Like the typesetting bill for the house ads in these books must have been some national debt shit, already.  Every character had a hanging off their name like the metafictional equivalent of a skin-tag.  What's an extra two words in the indicia?

Hey, kids, comics!  This anthology is notable for, let's be charitable, two items.

First is Larry Hama & Michael Golden's 'Bucky O'Hare', the best funny-animal breakout of genre-blending violence in the 80s since Eastman & Laird.  Some of the first few pages of art are maybe too busy, but past that first instalment Michael Golden is on goddamned fire.  There's not one single part of one single page that feels phoned-in.  This is committed comix.  I'm not precisely sure how this piece of quality wound up in Continuity's shop, but I'm guessing Hama & Adams had a mutually beneficial agreement.  So, a Get all around.  Bucky O'Hare had more longevity in licensing terms than Captain Power, that's for goddamned certain...

**Stored entries**

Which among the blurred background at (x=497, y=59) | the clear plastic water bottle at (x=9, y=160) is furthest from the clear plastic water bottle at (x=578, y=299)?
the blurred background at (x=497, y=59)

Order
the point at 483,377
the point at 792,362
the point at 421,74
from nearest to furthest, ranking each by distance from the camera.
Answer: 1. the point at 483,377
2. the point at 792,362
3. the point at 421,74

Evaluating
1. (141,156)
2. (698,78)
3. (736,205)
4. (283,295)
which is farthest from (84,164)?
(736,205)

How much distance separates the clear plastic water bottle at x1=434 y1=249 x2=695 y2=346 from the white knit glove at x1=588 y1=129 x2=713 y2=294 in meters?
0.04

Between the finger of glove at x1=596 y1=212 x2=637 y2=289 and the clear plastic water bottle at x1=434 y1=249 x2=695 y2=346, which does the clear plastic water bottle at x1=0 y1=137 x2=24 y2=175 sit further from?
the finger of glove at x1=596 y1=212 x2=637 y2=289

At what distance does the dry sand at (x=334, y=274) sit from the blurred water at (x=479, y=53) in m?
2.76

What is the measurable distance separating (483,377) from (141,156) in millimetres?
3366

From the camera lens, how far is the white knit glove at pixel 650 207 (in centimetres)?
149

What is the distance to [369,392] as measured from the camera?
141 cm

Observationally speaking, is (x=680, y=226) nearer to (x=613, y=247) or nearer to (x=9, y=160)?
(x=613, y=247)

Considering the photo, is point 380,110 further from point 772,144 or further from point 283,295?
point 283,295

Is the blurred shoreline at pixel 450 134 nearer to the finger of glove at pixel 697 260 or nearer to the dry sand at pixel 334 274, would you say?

**Problems to solve**
1) Locate each line in the records that contains the string "sand", and copy those lines, treating uppercase and lowercase as different.
2) Write the next part of the comics anthology review, picking up right after its final sentence.
The text and the records were taken from separate sources.

**Task-by-task answers**
1)
At what distance does the dry sand at (x=334, y=274) sit from the blurred water at (x=479, y=53) in m?
Is the blurred shoreline at pixel 450 134 nearer to the finger of glove at pixel 697 260 or nearer to the dry sand at pixel 334 274, would you say?

2)
Did I get a single Bucky O'Hare toy for christmas?  Hells naw.  Did I ever see the cartoon?  Never.  Did I receive every poorly-articulated Captain Power figure, and accessory, and VHS cassette?  Confoundingly, yes.  My parents were poor anti-war hippy-dippy refugees from the 60s, stranded in Reagan's america, so they braved the malls and bought the latest military-entertainment fad in its entirety for their addled, barely-literate crotchspawn.

So the only time I saw Bucky O'Hare was in the spinny rack, if I could reach high enough to pluck Echo of Futurepast.  These comix were weirdly reactionary in a way that only makes sense if you knew Larry Hama was the kind of Marvel employee who'd bring an uzi to work in his suitcase.  Like, Bucky O'Hare isn't written for kids in the slightest.  It's all down to Michael Golden's lines & design, then as now.  That's the glory, that's the gold.  So it's good to finally get to read this stuff, forty-odd years late.  I mean, it's really good.  For a kid's comic not-for-kids.

But--  you may ask, though I'll never know, interactivity online being what it is  --what's the SECOND notable item in this anthology, of which I have already said several small mountains of nothing?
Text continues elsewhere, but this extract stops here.